*Set exercise*. Collect every line of the data below that contains the word "branch", and copy each of those lines in full.

*Working data*.
(begin)

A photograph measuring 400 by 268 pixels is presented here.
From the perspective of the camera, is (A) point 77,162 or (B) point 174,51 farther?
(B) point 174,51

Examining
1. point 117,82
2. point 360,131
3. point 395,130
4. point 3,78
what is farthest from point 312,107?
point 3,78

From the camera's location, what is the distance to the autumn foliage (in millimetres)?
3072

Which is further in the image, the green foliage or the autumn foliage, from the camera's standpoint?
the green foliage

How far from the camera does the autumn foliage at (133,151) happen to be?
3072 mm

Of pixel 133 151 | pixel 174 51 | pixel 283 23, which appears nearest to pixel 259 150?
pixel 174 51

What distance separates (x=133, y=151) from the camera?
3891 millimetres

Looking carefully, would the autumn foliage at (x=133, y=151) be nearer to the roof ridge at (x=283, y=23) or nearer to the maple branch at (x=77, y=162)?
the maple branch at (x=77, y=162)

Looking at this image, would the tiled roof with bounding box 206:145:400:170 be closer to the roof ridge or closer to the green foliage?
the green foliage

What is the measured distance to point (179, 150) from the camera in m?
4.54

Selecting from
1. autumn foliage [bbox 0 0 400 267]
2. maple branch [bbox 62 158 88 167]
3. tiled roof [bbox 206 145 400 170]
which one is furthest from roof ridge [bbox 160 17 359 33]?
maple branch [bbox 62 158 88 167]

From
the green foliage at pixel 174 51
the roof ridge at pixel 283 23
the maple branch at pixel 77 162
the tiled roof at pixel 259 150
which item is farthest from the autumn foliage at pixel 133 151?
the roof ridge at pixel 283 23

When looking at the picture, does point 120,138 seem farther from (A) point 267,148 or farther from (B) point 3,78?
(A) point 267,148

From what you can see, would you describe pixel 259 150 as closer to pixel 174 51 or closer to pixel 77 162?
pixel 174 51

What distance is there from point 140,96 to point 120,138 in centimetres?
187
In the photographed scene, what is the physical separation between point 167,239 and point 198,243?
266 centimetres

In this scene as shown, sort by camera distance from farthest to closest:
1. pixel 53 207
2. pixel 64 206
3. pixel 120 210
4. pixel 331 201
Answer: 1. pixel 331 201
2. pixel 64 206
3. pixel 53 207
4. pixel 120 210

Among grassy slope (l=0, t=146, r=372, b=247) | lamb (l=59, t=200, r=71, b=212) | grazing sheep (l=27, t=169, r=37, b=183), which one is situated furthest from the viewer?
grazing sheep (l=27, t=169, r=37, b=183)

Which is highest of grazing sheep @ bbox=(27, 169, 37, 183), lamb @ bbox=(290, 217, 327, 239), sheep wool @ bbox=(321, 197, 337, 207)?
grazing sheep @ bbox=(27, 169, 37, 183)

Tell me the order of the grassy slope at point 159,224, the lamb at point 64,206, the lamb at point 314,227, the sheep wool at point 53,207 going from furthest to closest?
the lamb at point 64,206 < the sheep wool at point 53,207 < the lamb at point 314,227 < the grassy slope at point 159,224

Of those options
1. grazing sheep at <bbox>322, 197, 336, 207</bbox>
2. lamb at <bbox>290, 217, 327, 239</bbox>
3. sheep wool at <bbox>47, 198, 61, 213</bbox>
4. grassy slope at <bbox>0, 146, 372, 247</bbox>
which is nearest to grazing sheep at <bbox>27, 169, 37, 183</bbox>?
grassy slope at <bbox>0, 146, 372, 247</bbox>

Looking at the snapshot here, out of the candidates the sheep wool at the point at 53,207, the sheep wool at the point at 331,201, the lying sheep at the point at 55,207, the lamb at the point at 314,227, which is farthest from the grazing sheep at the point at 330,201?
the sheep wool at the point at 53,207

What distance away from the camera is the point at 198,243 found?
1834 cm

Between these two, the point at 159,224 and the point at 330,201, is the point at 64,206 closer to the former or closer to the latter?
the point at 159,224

(end)
(begin)

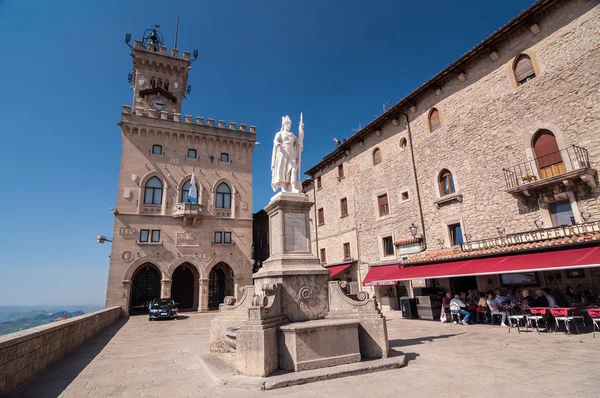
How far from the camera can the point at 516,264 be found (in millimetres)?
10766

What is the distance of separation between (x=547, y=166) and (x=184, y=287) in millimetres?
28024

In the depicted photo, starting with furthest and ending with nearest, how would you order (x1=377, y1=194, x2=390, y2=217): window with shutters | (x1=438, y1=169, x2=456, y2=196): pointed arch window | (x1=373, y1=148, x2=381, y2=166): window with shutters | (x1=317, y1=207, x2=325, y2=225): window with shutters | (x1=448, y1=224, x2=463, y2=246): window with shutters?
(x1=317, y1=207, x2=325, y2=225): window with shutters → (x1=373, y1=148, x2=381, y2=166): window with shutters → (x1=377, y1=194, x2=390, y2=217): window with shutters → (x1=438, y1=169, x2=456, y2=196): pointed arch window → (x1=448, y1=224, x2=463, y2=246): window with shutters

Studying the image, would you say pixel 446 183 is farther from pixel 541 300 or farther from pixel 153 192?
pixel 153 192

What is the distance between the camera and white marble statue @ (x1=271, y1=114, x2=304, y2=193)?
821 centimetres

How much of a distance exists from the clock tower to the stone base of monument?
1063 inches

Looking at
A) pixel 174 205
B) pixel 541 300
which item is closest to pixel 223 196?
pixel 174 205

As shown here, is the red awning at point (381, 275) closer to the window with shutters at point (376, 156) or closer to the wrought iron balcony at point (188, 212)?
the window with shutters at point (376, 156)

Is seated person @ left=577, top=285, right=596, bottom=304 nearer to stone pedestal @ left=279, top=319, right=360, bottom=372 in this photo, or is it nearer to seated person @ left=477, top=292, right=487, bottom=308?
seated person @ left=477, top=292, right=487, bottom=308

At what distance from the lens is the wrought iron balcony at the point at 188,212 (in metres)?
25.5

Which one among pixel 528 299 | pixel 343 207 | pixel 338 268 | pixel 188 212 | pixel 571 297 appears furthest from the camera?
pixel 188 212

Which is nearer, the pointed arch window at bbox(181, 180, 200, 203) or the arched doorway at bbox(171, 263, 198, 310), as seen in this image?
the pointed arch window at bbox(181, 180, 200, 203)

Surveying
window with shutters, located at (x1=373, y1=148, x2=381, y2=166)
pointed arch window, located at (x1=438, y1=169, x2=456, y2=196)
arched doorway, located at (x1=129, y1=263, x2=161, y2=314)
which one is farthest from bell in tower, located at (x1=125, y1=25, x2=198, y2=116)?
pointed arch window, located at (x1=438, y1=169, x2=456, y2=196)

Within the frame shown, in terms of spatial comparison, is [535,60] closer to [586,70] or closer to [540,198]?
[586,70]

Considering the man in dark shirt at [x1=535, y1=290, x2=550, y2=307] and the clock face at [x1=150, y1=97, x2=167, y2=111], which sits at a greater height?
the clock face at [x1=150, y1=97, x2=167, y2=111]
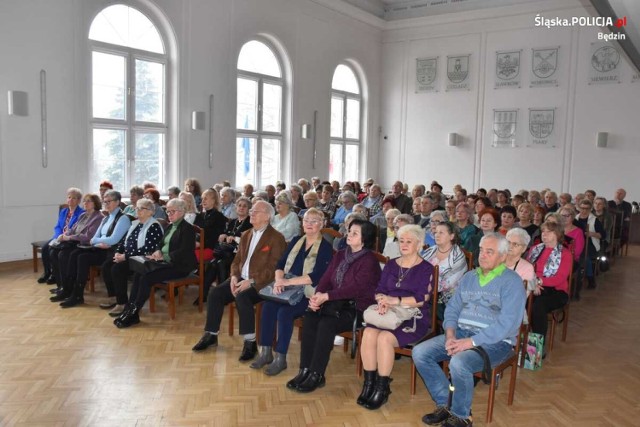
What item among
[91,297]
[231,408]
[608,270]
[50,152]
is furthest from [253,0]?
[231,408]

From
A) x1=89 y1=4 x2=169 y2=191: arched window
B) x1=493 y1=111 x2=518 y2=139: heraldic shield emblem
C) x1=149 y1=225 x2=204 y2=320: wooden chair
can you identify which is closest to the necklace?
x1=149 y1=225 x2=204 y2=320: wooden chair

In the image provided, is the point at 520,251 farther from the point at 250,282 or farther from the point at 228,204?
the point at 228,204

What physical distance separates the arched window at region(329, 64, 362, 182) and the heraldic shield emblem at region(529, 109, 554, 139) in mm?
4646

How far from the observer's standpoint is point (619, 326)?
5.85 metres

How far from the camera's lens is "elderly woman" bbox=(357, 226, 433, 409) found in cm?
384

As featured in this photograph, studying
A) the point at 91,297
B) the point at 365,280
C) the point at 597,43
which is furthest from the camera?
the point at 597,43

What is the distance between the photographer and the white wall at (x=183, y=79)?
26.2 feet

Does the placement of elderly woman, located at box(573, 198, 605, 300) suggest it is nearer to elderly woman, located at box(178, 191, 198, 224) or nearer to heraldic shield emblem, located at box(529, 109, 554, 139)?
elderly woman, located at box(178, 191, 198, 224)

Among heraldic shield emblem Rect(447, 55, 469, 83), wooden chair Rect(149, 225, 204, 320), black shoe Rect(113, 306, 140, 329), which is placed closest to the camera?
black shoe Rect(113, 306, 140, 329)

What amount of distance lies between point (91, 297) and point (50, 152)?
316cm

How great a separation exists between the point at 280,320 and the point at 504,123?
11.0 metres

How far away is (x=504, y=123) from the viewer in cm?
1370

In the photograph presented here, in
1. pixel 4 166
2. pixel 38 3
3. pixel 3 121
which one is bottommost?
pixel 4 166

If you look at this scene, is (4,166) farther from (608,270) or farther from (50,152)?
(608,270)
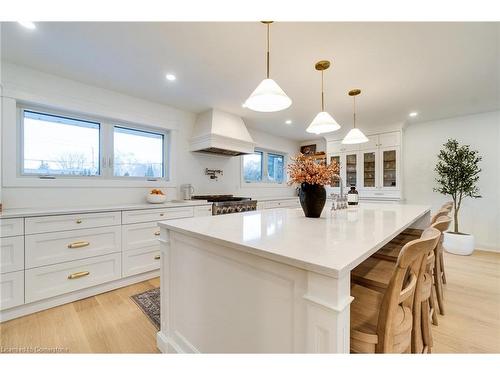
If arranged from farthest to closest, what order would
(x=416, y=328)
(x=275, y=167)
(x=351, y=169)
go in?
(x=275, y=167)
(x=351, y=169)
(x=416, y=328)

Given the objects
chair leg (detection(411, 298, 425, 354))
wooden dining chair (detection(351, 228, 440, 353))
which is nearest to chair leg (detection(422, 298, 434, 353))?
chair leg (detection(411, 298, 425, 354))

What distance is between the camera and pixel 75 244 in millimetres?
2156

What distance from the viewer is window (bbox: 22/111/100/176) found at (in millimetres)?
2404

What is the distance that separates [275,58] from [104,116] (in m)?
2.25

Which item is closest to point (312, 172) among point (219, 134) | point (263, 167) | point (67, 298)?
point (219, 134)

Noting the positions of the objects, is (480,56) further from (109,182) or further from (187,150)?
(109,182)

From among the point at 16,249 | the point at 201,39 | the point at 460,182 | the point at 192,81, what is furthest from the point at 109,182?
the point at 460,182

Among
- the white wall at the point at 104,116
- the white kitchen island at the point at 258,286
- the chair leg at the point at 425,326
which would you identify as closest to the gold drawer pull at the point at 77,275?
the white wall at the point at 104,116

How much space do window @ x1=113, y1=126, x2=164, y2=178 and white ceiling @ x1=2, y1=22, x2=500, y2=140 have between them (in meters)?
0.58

(end)

*Answer for the task*.
Looking carefully, would the autumn foliage at (x=133, y=151) be nearer to the roof ridge at (x=283, y=23) or nearer to the maple branch at (x=77, y=162)?
the maple branch at (x=77, y=162)
2. maple branch [bbox 62 158 88 167]
maple branch [bbox 62 158 88 167]
the maple branch at pixel 77 162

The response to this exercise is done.